CVE-2023-3128: Grafana Account Takeover Vulnerability

CVE-2023-3128

A recent security vulnerability was discovered in Grafana, one of the leading open-source platforms for analytics and visualization. The security flaw, designated as CVE-2023-3128 and rated a highly critical 9.4 on the CVSS scale, has the potential to allow an attacker to bypass authentication procedures and take over a user’s account.

In essence, CVE-2023-3128 is an account takeover or authentication bypass vulnerability within Grafana. This open-source platform offers user-friendly and visually appealing tools for data analysis and visualization, serving a diverse range of users from small-scale projects to massive enterprise-level deployments.

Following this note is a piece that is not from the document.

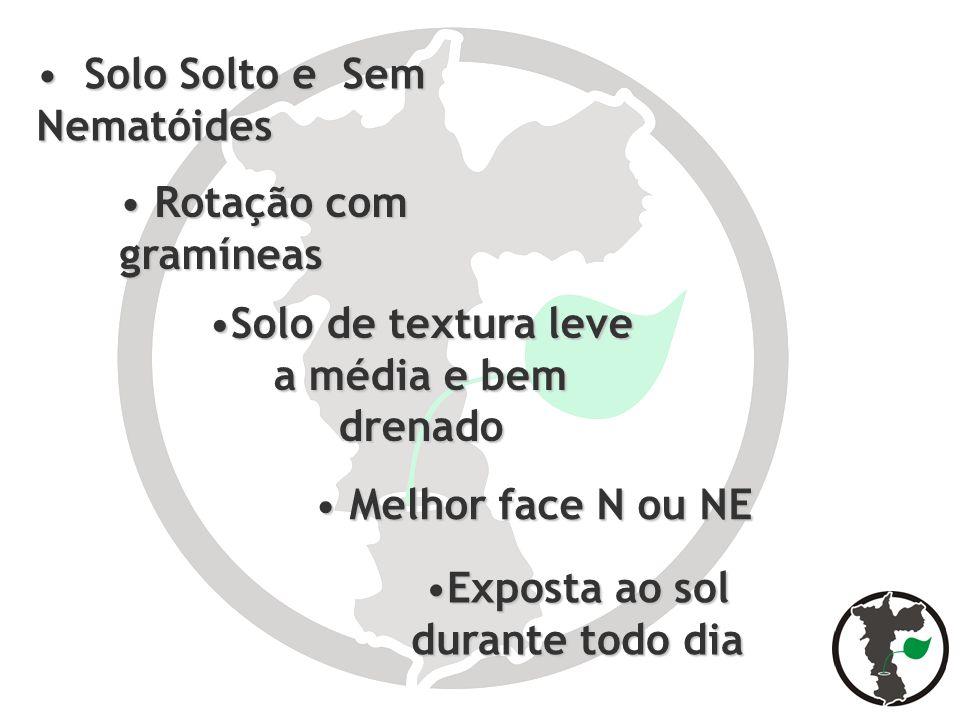 Adubação Foliar Adubação Foliar exigência em Fósforo, Potássio, Cálcio, Boro, Magnésio e Zinco exigência em Fósforo, Potássio, Cálcio, Boro, Magnésio e Zinco Nos primeiros 60 dias Bio 08 (1 litro) + CaB2 (100 ml)/ bomba alternado com Bio 08 (1 litro) + MS-3 (100 g)/ bomba semanal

At the heart of this vulnerability is Grafana’s validation process. Specifically, when used in conjunction with Azure Active Directory (Azure AD) OAuth, Grafana validates Azure AD accounts based on their email claim. Here lies the problem. The profile email field is not unique across Azure AD tenants, opening up the potential for one Azure AD tenant to impersonate another by using an identical email.

The potential ramifications of this vulnerability are vast and troubling. Attackers exploiting this security flaw could gain full control over a user’s account, opening the doors to sensitive customer data and other critical information.

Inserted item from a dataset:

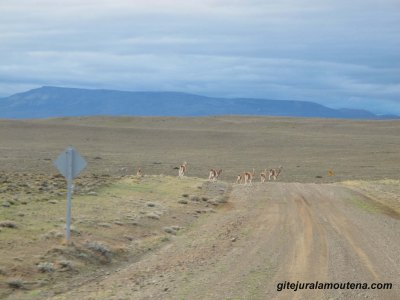 Argentine, Guanacos sur la RP 31.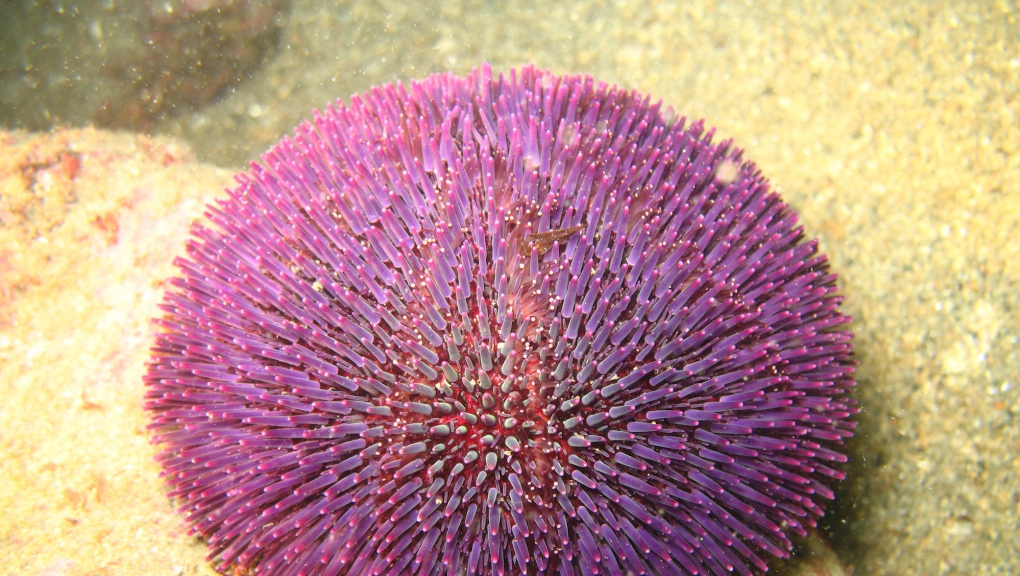 Oursin violet © Denis Crouzet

The vulnerability primarily affects Grafana deployments utilizing Azure AD OAuth configured with a multi-tenant Azure AD OAuth application and without an allowed_groups configuration. If you’re running Grafana versions 6.7.0 or later, it’s time to take immediate action.

The Grafana team responded swiftly to this pressing concern and patched the vulnerability in versions 10.0.1, 9.5.5, 9.4.13, 9.3.16, 9.2.20, and 8.5.27. If your Grafana instance belongs to these versions or later, you’re protected.

But what if an upgrade isn’t immediately feasible? Fortunately, there are mitigation solutions available. First, adding an allowed_groups configuration to your Azure AD setup will ensure that a user signing in also belongs to a group in Azure AD. This measure effectively reduces the risk of an attacker leveraging an arbitrary email.

Alternatively, registering a single tenant application in Azure AD effectively eliminates the attack vector, as this prevents the opportunity for cross-tenant impersonation.